Project Summary/Abstract Repair of chromosome breaks is essential for normal cell growth, protects against and promotes cancer- causing genome rearrangements, and determines the effectiveness of many cancer therapies. In recent work our group implicated DNA polymerase theta in a pathway for repairing chromosome breaks that favors short sequence repeats (microhomologies). In Aim 1 we will outline the steps in Theta mediated end joining (TMEJ) – its molecular mechanism - and determine the requirements for each step. We will employ a combination of defined extrachromosomal substrates, analysis of repair of a targeted chromosomal break, and quantitative assessments of effects on cell growth and viability when cells are defective in various steps. In aim 2 we will clarify the relationship between Theta mediated end joining and another pathway for repair of chromosome breaks, homologous recombination. Specifically, we will investigate how defects in BRCA1 and 53BP1, genes involved in early steps common to both TMEJ and homologous recombination, impact the choice between repair by these two pathways. We will then also address the importance of the TMEJ pathway as an alternative to Holliday junction resolution, a late step specific to the homologous recombination pathway. We will exploit assays for chromosomal end structure and repair, as well as genetic tools available through use of the invertebrate model D. melanogaster. In aim 3 we will systematically look for novel genetic interactions with Polymerase theta that are important for both general cell viability and cellular resistance to ionizing radiation. We will employ a lentiviral vector based CRISPR library that was curated to focus on a subset of 310 genes relevant to the DNA damage response. The proposed experiments will speak to how an important but as-yet poorly understood pathway works, and especially when and why it represents the best solution to various problems encountered in the course of repair of chromosome breaks.
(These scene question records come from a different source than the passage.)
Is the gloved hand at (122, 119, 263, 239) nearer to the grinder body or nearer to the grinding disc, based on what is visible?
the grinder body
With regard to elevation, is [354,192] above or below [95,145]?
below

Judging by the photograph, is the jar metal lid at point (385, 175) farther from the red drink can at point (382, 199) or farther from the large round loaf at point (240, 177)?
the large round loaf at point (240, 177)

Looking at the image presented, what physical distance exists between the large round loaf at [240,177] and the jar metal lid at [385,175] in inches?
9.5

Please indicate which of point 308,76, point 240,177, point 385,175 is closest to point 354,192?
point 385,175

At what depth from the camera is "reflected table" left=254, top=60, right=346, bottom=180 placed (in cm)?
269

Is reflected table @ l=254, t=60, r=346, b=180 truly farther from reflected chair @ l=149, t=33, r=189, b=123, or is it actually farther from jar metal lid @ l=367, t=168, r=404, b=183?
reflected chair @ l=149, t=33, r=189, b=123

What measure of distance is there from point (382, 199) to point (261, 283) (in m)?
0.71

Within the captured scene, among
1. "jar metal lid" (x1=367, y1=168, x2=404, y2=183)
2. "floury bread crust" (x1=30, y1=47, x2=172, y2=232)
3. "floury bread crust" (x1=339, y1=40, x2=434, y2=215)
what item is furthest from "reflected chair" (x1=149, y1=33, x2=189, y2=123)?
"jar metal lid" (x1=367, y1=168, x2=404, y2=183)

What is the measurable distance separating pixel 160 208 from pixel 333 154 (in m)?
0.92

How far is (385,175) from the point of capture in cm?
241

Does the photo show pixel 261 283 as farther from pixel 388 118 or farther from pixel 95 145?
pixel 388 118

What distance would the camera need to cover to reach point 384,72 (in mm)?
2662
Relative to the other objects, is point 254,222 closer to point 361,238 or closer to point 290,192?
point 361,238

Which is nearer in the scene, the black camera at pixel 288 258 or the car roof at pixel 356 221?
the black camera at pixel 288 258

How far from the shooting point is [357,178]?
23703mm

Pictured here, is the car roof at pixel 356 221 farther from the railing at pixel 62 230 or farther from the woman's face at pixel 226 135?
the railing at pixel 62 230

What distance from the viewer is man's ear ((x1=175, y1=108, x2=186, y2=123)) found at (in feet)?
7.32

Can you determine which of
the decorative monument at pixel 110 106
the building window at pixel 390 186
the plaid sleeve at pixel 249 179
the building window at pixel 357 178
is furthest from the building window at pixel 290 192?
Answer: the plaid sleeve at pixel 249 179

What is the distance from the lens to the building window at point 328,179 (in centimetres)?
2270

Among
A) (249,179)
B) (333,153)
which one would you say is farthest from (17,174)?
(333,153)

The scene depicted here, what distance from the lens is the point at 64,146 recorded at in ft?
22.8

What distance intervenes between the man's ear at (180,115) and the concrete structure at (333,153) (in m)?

项目摘要/摘要 染色体断裂的修复对于正常细胞生长至关重要，预防并促进癌症 - 引起基因组重排，并确定许多癌症疗法的有效性。在最近的工作中 我们的小组在修复染色体断裂的途径中实现了DNA聚合酶theta，有利于短暂的 序列重复序列（微观理学）。在AIM 1中，我们将概述Theta介导的结束连接的步骤（TMEJ） - 其分子机制 - 并确定每个步骤的要求。我们将采用组合 定义的外染色体底物，靶向染色体断裂的修复分析和定量 评估对细胞在各个步骤中有缺陷时对细胞生长和生存能力的影响的评估。在目标2中，我们将 澄清theta介导的结束与修复染色体的另一种途径之间的关系 休息，同源重组。具体而言，我们将研究BRCA1和53BP1中的缺陷如何，基因 参与TMEJ和同源重组的早期步骤，影响 通过这两个途径维修。然后，我们还将解决TMEJ途径的重要性 霍利迪交界处分辨率，这是同源重组途径的较晚步骤。我们将利用 染色体末端结构和修复的测定法，以及通过使用的遗传工具 无脊椎动物模型D. melanogaster。在AIM 3中，我们将系统地寻找与 聚合酶theta对于一般细胞活力和对电离辐射的耐药性很重要。 我们将采用基于慢病毒矢量的CRISPR库，该库策划了专注于310个基因的子集 与DNA损伤反应有关。拟议的实验将谈到一个重要但尚未的重要性 了解途径不良，尤其是何时以及为什么代表各种方法的最佳解决方案 在修复染色体断裂过程中遇到的问题。